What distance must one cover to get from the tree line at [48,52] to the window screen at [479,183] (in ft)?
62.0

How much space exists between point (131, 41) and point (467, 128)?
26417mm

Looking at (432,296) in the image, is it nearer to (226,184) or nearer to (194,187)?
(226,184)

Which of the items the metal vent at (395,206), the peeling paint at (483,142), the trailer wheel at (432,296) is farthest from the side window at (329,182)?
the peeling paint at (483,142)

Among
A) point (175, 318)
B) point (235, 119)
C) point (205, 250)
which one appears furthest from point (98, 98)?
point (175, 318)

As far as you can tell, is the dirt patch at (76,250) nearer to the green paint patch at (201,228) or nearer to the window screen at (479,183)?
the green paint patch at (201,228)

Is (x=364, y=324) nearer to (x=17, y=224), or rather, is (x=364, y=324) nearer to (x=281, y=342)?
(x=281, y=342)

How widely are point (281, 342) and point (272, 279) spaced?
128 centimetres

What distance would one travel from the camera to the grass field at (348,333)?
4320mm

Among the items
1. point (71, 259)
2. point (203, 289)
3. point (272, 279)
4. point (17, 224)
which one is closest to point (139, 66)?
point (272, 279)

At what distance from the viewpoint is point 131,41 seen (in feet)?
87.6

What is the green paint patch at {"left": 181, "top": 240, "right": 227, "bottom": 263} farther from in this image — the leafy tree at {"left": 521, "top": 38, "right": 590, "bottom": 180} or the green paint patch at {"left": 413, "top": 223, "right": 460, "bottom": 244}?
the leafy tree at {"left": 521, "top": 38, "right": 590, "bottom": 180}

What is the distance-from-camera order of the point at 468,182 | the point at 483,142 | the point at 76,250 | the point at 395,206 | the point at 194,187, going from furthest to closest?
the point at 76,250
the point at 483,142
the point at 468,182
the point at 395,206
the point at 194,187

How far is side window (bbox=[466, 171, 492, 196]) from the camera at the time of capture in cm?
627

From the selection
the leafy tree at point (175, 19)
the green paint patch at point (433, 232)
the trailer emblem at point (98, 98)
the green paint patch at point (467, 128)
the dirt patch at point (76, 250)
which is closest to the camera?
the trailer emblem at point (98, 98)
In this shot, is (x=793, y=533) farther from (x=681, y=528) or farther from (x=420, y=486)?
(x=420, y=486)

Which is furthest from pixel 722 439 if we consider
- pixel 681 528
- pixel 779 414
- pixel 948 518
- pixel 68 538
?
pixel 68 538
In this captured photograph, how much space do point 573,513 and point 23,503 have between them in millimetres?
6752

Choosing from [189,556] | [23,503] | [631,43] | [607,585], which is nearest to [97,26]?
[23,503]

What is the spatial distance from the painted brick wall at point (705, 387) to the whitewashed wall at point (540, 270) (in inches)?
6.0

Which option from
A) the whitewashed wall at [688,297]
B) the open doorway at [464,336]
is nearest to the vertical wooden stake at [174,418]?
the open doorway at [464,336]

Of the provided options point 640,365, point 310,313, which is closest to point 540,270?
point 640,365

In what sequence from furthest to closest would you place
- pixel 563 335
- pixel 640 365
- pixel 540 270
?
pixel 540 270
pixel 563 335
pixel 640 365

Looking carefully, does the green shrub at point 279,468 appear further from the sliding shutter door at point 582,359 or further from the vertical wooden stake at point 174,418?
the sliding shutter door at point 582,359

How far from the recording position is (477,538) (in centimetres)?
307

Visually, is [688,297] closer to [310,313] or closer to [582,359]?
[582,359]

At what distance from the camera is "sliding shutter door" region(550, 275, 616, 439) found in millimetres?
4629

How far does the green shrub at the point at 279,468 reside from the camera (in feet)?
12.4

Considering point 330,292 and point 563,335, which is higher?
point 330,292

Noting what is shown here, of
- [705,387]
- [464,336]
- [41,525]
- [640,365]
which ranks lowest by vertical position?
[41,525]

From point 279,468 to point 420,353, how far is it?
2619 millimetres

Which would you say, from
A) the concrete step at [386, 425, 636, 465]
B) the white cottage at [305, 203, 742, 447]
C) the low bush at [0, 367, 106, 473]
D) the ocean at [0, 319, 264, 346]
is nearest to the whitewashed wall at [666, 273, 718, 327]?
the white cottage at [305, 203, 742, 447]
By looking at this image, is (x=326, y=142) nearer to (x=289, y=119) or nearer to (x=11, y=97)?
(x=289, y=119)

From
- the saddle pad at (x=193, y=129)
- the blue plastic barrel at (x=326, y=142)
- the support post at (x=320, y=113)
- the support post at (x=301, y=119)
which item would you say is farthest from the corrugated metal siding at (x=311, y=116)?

» **Your task**: Extract the whole listing, character for character.

» **The solution**:
What distance must one cover to get from the tree line at [48,52] to the window screen at [479,183] (in ft)?
62.0

How much space exists between point (131, 41) and point (467, 128)?
26417mm

Looking at (432,296) in the image, is it nearer to (226,184) or nearer to (194,187)?
(226,184)

Which of the items the metal vent at (395,206), the peeling paint at (483,142), the trailer wheel at (432,296) is farthest from the side window at (329,182)?
the peeling paint at (483,142)

Among
A) point (175, 318)
B) point (235, 119)
C) point (205, 250)
which one appears furthest from point (98, 98)?
point (175, 318)

As far as you can tell, is the dirt patch at (76,250) nearer to the green paint patch at (201,228) or nearer to the window screen at (479,183)?
the green paint patch at (201,228)

Is (x=364, y=324) nearer to (x=17, y=224), or rather, is (x=364, y=324) nearer to (x=281, y=342)?
(x=281, y=342)

How widely are point (281, 342) and point (272, 279) spaced?
128 centimetres

What distance would one travel from the camera to the grass field at (348,333)?
4320mm

Among the items
1. point (71, 259)
2. point (203, 289)
3. point (272, 279)
4. point (17, 224)
which one is closest to point (139, 66)?
point (272, 279)

At what distance from the viewpoint is point 131,41 seen (in feet)?
87.6

What is the green paint patch at {"left": 181, "top": 240, "right": 227, "bottom": 263} farther from in this image — the leafy tree at {"left": 521, "top": 38, "right": 590, "bottom": 180} or the green paint patch at {"left": 413, "top": 223, "right": 460, "bottom": 244}?
the leafy tree at {"left": 521, "top": 38, "right": 590, "bottom": 180}

What is the distance-from-camera order of the point at 468,182 | the point at 483,142 | the point at 76,250 | the point at 395,206 | the point at 194,187, going from furthest to closest?
the point at 76,250
the point at 483,142
the point at 468,182
the point at 395,206
the point at 194,187

How far is side window (bbox=[466, 171, 492, 196]) from the camera at the time of capture in cm?
627

From the selection
the leafy tree at point (175, 19)
the green paint patch at point (433, 232)
the trailer emblem at point (98, 98)
the green paint patch at point (467, 128)
the dirt patch at point (76, 250)
which is closest to the camera?
the trailer emblem at point (98, 98)
In this shot, is (x=793, y=533) farther from (x=681, y=528) or farther from (x=420, y=486)?
(x=420, y=486)

Which is furthest from pixel 722 439 if we consider
- pixel 681 528
- pixel 779 414
- pixel 948 518
- pixel 68 538
?
pixel 68 538
In this captured photograph, how much space do point 573,513 and point 23,503 have between them in millimetres?
6752

Choosing from [189,556] | [23,503] | [631,43] | [607,585], which is nearest to [97,26]?
[23,503]

What is the spatial distance from the painted brick wall at point (705, 387) to the whitewashed wall at point (540, 270) (in inches)?
6.0

Which option from
A) the whitewashed wall at [688,297]
B) the open doorway at [464,336]
is nearest to the vertical wooden stake at [174,418]?
the open doorway at [464,336]

Of the provided options point 640,365, point 310,313, which is closest to point 540,270?
point 640,365

In what sequence from furthest to closest would you place
- pixel 563 335
- pixel 640 365
- pixel 540 270
?
pixel 540 270
pixel 563 335
pixel 640 365

Looking carefully, does the green shrub at point 279,468 appear further from the sliding shutter door at point 582,359 or further from the vertical wooden stake at point 174,418?
the sliding shutter door at point 582,359

How far from the recording position is (477,538) (in centimetres)?
307

Visually, is [688,297] closer to [310,313] or closer to [582,359]?
[582,359]

At what distance from the camera is "sliding shutter door" region(550, 275, 616, 439) found in millimetres?
4629

How far does the green shrub at the point at 279,468 reside from the camera (in feet)?
12.4

Considering point 330,292 and point 563,335, which is higher?
point 330,292

Noting what is shown here, of
- [705,387]
- [464,336]
- [41,525]
- [640,365]
which ranks lowest by vertical position?
[41,525]

From point 279,468 to point 420,353, how far is it?
2619 millimetres

Which would you say, from
A) the concrete step at [386, 425, 636, 465]
B) the white cottage at [305, 203, 742, 447]
C) the low bush at [0, 367, 106, 473]
D) the ocean at [0, 319, 264, 346]
is nearest to the whitewashed wall at [666, 273, 718, 327]?
the white cottage at [305, 203, 742, 447]
By looking at this image, is (x=326, y=142) nearer to (x=289, y=119) or nearer to (x=11, y=97)?
(x=289, y=119)

From
- the saddle pad at (x=193, y=129)
- the blue plastic barrel at (x=326, y=142)
- the support post at (x=320, y=113)
- the support post at (x=301, y=119)
which item would you say is farthest from the corrugated metal siding at (x=311, y=116)?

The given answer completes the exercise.